- Texte:
D’un autre côté, réduire la confiance à son aspect routinier constitue également une réduction de la complexité du phénomène. Le principe d’une confiance routinière, que ce soit en quelqu’un ou en quelque chose, fut par exemple abordé par le biais du concept d’« assurance » par Luhmann. La confiance assurée est d’ordre systémique : elle repose sur un ensemble de vecteurs institutionnels et temporels qui permettent à l’individu de « résoudre la complexité » des contextes face à laquelle il est constamment confronté, et à vaincre l’incertitude afin de passer à l’acte. Comme nous l’avons vu, les institutions constituent dans ce cadre bel et bien des « dispositifs d’assurance »[12], mais il y a aussi tout simplement l’habitude et l’expérience, qui permettent de réaliser des choses apparaissant comme dangereuses pour des néophytes – escalader une montagne, ou même conduire une voiture. Le danger de la routine est alors qu’elle peut mener à une autre modalité de la confiance, à savoir son absolutisation et son détachement rationnel. Une confiance aveugle repose sur une dérive émotionnelle pouvant poser de nombreux problèmes dès lors qu’elle met à mal le déploiement d’un processus réflexif.
4. La confiance comme acte pratique d’engagement
Si le principe de la « suspension du jugement » constitue sans aucun doute une façon adéquate de décrire la phénoménalité particulière de la confiance, nous préférons mobiliser pour notre part l’idée d’« acte pratique d’engagement ». En effet, ce concept a l’avantage de ne plus faire référence aux pôles de la décision (le jugement) et de l’assurance (la suspension, et ce bien que ce concept décrive quelque chose de plus subtil que la routine en fait), et cette neutralité indique mieux à nos yeux toute la particularité processuelle de la mécanique confiante d’abandon. Comprendre la confiance au moyen de principes autres que ceux de l’évaluation cognitive de la fiabilité et de l’assurance institutionnelle ou absolue, ouvre alors à la question de son aspect pratique d’engagement relationnel.

- Extrait de données:
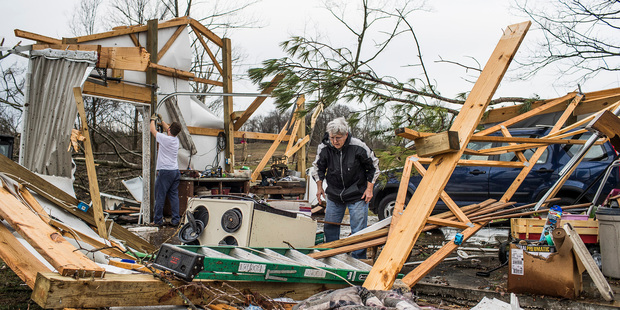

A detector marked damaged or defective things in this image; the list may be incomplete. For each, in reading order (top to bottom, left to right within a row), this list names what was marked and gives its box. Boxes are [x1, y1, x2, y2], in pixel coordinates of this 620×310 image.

- Consigne écrite: Transcrivez mot pour mot le passage du texte sur la confiance, en commençant par « 4. La confiance » et en terminant par « pratique d’engagement relationnel. ». La liste provient d'une source distincte de celle du texte.

- Réponse attendue:
4. La confiance comme acte pratique d’engagement
Si le principe de la « suspension du jugement » constitue sans aucun doute une façon adéquate de décrire la phénoménalité particulière de la confiance, nous préférons mobiliser pour notre part l’idée d’« acte pratique d’engagement ». En effet, ce concept a l’avantage de ne plus faire référence aux pôles de la décision (le jugement) et de l’assurance (la suspension, et ce bien que ce concept décrive quelque chose de plus subtil que la routine en fait), et cette neutralité indique mieux à nos yeux toute la particularité processuelle de la mécanique confiante d’abandon. Comprendre la confiance au moyen de principes autres que ceux de l’évaluation cognitive de la fiabilité et de l’assurance institutionnelle ou absolue, ouvre alors à la question de son aspect pratique d’engagement relationnel.